Análise hipotética: Como griffith lidaria com o encontro com adonis em berserk
Um cenário alternativo explora a interação fatídica entre Griffith e o jovem Adonis, um ponto de inflexão crucial na narrativa.
A figura de Griffith, o ressuscitado e agora Femto, carrega um peso imenso na mitologia de Berserk. Sua ascensão e a subsequente tragédia do Eclipse são eventos centrais que moldam o destino de Guts e Casca. Uma vertente de análise especulativa foca em um momento particularmente sombrio: o encontro com o Príncipe Adonis de Falconia.
O evento canônico mostra Adonis, filho do Rei Gaiseric e de uma rainha obscura, sendo uma criança destinada ao sacrifício ritualístico sob as ordens de uma figura influente. A questão que emerge é: se o próprio Griffith, em sua forma atual de ser divino e manipulador, tivesse se envolvido diretamente naquele episódio, o desfecho seria diferente ou apenas mais eficiente?
A Personagem Griffith e a Manipulação Pragmática
Griffith, mesmo antes de se tornar Femto, sempre foi um mestre da percepção e da influência. Sua ambição primordial era criar um reino onde ele reinasse, um lugar de beleza e paz, independentemente do custo humano. Ao se deparar com um elemento tão volátil quanto o jovem príncipe Adonis, a abordagem de Griffith seria ditada por sua visão de mundo pós-Eclipse.
Enquanto o Imperador Gaiseric (cuja história está intrinsecamente ligada ao passado de Griffith e da Lenda Arturiana) foi vitimizado por suas próprias ambições e pela mão de Void, Griffith, agora como um Ser Apóstolo, não sofreria das mesmas hesitações morais ou limitações humanas.
A Escolha de Falcônia
O reino de Falcônia é apresentado como uma utopia externa, um bastião de segurança contra as criaturas demoníacas, construído sobre uma fundação de sacrifício e manipulação sutil. Se Griffith tivesse lidado pessoalmente com Adonis, ele teria duas opções principais, ambas calculadas para servir ao seu objetivo maior:
- Eliminação Silenciosa e Planejada: Griffith poderia ter orquestrado a morte de Adonis sem a necessidade de um ritual público visível, talvez simulando uma doença ou um acidente político. Isso manteria a fachada de piedade e controle que ele projeta sobre seu público devoto, evitando qualquer sombra de suspeita sobre sua crueldade intrínseca.
- Utilização Simbólica: Dado o poder de Griffith de coagir, ele poderia ter transformado o menino em um peão de seu novo regime, ou talvez, em um sacrifício menor e mais controlado para consolidar seu poder inicial sobre os seus seguidores mais próximos, sem a necessidade de um espetáculo massivo como o que ocorreu no Eclipse original.
A diferença crucial reside no fato de que, como Femto, Griffith opera em um nível de causalidade muito além da compreensão humana. O encontro com Adonis não seria um mero ato de violência aleatória, mas sim um movimento estratégico, visando solidificar a gênese de Falcônia ou eliminar um potencial rival de linhagem sem contaminar a imagem angelical que ele cultiva cuidadosamente.

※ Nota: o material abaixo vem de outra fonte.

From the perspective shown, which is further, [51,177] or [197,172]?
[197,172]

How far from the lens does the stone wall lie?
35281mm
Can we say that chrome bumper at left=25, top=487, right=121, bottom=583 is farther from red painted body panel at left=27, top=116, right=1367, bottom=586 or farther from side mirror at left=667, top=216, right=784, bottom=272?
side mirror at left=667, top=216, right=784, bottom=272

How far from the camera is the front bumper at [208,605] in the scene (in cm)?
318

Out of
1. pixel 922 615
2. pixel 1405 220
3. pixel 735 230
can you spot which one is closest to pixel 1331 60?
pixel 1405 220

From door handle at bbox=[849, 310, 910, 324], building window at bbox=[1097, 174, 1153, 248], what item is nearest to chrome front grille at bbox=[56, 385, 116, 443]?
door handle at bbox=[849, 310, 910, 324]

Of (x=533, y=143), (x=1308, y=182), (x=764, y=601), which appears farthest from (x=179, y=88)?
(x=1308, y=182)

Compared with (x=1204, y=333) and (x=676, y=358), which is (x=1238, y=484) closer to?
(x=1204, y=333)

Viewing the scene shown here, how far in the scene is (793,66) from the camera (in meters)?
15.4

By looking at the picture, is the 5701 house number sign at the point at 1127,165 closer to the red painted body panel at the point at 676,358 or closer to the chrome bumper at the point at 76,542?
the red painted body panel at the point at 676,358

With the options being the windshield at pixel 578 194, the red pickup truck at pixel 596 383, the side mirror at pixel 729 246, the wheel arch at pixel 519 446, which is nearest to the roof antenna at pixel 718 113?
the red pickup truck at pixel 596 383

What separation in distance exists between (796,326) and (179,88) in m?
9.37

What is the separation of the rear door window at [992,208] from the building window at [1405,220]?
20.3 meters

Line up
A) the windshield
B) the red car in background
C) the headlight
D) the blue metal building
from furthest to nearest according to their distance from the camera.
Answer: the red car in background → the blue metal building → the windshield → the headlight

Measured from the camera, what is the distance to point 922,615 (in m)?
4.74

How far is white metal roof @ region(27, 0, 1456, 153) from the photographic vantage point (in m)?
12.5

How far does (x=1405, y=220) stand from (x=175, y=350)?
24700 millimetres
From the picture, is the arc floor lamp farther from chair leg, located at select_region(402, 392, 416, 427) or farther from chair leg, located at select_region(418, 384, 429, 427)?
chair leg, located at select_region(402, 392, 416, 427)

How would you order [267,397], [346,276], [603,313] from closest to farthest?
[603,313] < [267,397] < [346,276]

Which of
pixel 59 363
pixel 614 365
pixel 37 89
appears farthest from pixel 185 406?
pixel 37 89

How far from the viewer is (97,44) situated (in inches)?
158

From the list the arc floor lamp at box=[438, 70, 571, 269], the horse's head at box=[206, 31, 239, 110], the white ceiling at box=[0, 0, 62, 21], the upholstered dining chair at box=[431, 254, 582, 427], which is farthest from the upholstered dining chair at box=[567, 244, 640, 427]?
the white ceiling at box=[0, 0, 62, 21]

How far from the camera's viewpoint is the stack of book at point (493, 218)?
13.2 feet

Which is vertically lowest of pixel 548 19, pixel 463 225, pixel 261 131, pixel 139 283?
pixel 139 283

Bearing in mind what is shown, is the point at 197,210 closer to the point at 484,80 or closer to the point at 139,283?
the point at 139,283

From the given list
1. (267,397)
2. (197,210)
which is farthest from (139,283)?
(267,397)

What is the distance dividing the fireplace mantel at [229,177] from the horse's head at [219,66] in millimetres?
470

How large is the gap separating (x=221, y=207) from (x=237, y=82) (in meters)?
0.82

A Perspectiva da Piedade Falsa
Griffith exibe uma habilidade incomum de inspirar devoção cega, sendo visto por muitos como um salvador. Seu manuseio de qualquer criança, especialmente uma de sangue real com um destino trágico como Adonis, seria tingido por essa falsa piedade. Ele certamente usaria a situação para reforçar sua imagem de mártir ou protetor. O objetivo dele nunca seria a humanidade de Adonis, mas sim o que a ausência ou a presença do menino significaria para o futuro de seu reino idealizado.
Em última análise, a intervenção direta de Griffith provavelmente teria tornado o destino de Adonis não menos sombrio, mas certamente mais limpo em termos de imagem pública. A frieza calculista do Lorde das Trevas, despojada das emoções humanas que Guts ou até mesmo a inocência da violência de Midland possuíam, resultaria em uma gestão mais asséptica e, paradoxalmente, mais aterrorizante de qualquer ameaça potencial à sua ascensão.